Un Carnaval industriel

Un jour, je me suis rendu compte que la poésie n’y était plus. Tout devenait répétitif, figé. Un calendrier à date fixe (à la demande de l’industrie hôtelière), le palais toujours à la même place, les activités concentrées autour de l’hôtel Hilton et la magie du Mardi gras disparue. Bien sûr, la course en canot reste, les enfants aimeront toujours les parades et les sculptures sont aussi superbes qu’autrefois. Mais en ce qui me concerne, le coeur n’y est plus : Espace Hydro-Québec, Zone loto-Québec, Village M. Christie/Kraft – ouashe ! Vraiment plus capable !

Quelle explication donner à la débandade ? Le charme ne venait pas tant des évènements eux-mêmes. Quoi de plus quétaine qu’une partie de souque à la corde. C’était plutôt le contexte urbain qui donnait une poésie au carnaval: les quartiers habités qui, dans leur diversité humaine et architecturale, servaient de cadre aux évènements. Québec, tout en restant ma ville natale, devenait pour moi dans les jours précédant le mardi gras, aussi mystérieuse et baroque qu’Helsinki ou Vladivostok, et ses résidants aussi insolites et imprévisibles que les noirs du quartier français de la Nouvelle-Orléans ou les blocos du carnaval de Rio. J’étais en même temps à Québec et à l’autre bout du monde.

 

Le OFF Carnaval

Depuis trois ans, le groupe de la Revengeance des duchesses tente de rapatrier la fête vers les quartiers du centre-ville avec un Carnaval off. Le 21 janvier lors d’une conférence de presse, on annonçait que le OFF prenait cette année de l’expansion et que les duchesses s’associaient, pour offrir un programme de musique au complexe du Cercle, et au groupe Exmuro pour investir les espaces publics (de la rue Saint-Joseph) avec des sculptures de glace et de neige.

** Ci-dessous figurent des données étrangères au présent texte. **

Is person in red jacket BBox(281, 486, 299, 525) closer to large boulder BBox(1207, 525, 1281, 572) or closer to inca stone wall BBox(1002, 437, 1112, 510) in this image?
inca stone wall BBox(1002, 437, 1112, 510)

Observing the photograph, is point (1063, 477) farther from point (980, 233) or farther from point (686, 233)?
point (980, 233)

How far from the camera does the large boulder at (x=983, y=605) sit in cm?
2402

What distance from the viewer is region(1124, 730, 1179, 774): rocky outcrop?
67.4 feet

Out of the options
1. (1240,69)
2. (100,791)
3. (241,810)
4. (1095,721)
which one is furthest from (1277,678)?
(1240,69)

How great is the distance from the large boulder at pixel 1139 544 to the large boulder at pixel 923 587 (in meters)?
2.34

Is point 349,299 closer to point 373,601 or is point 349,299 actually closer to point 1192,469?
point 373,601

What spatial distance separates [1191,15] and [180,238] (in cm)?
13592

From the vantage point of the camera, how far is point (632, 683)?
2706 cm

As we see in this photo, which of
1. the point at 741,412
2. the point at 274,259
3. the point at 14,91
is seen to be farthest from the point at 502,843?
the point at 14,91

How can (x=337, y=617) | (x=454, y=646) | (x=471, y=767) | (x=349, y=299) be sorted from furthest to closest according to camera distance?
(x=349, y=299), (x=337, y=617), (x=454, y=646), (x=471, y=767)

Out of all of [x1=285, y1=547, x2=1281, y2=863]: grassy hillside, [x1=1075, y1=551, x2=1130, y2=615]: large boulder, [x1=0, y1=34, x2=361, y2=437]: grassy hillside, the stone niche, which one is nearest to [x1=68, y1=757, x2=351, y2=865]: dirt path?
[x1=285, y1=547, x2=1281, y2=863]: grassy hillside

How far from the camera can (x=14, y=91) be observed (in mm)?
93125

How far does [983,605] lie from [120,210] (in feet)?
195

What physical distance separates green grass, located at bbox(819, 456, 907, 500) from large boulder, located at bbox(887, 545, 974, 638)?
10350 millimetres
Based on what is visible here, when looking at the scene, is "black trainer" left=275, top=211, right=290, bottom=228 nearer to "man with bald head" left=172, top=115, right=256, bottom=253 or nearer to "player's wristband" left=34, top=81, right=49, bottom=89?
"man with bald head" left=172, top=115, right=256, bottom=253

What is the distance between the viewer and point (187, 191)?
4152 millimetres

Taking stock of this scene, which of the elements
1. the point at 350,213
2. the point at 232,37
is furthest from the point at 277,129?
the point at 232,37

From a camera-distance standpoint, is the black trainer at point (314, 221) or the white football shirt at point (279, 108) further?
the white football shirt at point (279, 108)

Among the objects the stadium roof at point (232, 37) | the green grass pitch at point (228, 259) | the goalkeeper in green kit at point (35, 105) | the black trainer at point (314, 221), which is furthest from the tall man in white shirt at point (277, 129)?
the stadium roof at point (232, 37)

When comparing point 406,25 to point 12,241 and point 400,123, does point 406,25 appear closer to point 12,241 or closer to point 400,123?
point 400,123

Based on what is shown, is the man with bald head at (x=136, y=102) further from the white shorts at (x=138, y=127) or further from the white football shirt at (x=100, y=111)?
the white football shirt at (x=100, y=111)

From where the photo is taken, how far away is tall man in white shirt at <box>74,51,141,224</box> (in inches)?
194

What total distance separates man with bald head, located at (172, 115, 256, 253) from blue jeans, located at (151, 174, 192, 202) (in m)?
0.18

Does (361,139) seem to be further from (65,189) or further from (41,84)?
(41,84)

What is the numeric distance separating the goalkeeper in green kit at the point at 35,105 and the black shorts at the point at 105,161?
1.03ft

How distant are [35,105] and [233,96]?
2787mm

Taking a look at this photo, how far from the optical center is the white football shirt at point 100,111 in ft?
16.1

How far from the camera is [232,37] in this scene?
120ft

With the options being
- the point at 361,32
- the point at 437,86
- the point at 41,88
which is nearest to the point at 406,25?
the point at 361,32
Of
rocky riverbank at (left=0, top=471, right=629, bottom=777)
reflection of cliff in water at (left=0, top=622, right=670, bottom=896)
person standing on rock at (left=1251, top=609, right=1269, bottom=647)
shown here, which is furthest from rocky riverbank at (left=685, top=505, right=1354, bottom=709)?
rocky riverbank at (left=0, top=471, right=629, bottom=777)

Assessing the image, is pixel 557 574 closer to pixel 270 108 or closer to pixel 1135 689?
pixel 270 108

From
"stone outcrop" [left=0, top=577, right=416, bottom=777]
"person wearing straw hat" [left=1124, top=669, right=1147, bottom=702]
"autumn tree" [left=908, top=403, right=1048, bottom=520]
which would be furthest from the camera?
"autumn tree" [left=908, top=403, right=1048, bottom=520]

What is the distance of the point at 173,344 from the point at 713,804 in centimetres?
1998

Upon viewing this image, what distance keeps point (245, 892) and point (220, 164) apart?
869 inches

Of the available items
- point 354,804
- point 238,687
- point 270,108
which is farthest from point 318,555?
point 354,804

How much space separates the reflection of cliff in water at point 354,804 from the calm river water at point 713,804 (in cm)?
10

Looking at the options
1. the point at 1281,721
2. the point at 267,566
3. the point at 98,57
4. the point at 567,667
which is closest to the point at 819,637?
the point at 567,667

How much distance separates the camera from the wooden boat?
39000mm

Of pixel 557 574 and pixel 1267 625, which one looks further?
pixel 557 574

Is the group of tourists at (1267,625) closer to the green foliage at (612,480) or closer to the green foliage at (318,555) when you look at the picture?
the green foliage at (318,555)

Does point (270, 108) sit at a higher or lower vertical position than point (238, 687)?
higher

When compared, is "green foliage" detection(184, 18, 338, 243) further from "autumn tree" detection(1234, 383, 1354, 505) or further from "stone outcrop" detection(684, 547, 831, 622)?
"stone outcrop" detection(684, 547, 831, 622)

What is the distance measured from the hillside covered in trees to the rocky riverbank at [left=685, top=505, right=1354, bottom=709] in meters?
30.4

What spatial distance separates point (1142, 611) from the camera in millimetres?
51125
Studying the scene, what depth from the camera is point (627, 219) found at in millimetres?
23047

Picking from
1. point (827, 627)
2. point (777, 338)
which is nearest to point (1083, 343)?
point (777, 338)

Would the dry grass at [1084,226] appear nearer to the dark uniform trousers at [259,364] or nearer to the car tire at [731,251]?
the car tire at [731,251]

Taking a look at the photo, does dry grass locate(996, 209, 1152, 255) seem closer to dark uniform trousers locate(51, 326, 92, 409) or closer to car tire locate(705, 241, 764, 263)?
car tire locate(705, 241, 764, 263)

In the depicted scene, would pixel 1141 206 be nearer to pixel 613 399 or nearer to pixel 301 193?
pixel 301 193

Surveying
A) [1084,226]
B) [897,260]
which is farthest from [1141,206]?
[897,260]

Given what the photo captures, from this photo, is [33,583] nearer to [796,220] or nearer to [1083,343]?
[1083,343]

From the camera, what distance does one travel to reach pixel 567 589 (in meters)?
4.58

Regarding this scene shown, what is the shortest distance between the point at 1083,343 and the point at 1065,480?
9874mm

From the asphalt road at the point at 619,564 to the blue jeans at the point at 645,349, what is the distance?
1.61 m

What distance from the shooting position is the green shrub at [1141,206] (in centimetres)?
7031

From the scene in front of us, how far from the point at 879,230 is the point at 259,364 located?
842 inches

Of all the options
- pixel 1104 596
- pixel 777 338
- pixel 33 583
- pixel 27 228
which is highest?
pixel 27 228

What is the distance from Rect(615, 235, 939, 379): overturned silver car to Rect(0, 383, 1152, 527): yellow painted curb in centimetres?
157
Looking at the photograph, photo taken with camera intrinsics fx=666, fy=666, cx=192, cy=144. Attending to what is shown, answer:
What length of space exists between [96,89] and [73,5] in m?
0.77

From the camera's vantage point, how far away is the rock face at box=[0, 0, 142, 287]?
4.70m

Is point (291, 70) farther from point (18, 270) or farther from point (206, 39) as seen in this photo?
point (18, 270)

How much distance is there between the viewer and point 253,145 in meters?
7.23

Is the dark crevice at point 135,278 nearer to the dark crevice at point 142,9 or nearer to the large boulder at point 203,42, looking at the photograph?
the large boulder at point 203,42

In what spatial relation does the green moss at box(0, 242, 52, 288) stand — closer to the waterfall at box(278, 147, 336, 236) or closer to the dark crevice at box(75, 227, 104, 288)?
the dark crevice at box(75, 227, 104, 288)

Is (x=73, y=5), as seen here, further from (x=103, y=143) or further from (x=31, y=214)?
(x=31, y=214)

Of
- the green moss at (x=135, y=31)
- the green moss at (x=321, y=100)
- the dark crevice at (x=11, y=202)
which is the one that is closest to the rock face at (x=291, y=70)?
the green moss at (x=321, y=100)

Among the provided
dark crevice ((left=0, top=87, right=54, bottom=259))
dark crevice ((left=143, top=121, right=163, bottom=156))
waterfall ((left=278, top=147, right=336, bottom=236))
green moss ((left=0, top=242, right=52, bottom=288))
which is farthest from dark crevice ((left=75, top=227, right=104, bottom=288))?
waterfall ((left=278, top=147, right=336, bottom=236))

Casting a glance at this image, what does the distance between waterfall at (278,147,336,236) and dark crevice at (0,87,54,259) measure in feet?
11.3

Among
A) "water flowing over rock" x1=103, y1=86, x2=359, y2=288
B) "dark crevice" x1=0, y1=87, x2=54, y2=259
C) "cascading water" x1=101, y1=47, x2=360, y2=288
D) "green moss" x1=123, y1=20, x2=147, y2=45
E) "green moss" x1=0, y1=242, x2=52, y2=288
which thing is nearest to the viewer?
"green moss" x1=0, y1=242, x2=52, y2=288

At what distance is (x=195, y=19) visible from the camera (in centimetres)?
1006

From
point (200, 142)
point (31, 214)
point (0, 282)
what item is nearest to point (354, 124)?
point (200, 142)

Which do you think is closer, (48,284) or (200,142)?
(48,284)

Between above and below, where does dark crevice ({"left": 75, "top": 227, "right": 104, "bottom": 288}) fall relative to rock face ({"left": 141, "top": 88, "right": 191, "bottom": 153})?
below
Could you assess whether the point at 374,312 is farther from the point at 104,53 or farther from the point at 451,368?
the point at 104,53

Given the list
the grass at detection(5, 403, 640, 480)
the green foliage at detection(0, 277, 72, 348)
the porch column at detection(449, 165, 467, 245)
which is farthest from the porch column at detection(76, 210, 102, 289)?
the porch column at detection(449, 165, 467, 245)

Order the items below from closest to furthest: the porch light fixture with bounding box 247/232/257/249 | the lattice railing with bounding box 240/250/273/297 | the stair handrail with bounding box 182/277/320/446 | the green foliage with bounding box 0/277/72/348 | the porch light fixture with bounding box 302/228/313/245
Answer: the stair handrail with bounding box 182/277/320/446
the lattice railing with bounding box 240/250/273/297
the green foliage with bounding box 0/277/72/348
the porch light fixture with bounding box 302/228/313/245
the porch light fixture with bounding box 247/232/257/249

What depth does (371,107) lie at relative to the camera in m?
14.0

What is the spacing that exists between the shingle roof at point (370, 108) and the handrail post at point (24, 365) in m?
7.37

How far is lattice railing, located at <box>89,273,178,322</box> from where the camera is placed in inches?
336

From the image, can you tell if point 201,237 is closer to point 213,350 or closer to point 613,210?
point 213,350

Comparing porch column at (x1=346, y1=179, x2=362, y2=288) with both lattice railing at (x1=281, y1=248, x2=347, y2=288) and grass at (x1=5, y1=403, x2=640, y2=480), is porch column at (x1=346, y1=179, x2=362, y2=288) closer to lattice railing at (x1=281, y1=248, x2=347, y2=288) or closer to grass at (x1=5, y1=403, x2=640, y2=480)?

Saint-Roch est le quartier hôte du volet culturel, mais les duchesses essaimeront au musée du Québec le 2 (soirée d’impro), le 9 avec une parade pour les enfants sur la rue Cartier et le 10, au parc Ferland, pour célébrer la duchesse de Limoilou. Samedi le 9, elles visiteront certains bars sur les rues commerciales des quartiers qu’elles représentent. Il y a même une duchesse du Village-de-L’Anse – et Droit de Parole lui dit «merde», c’est notre favorite.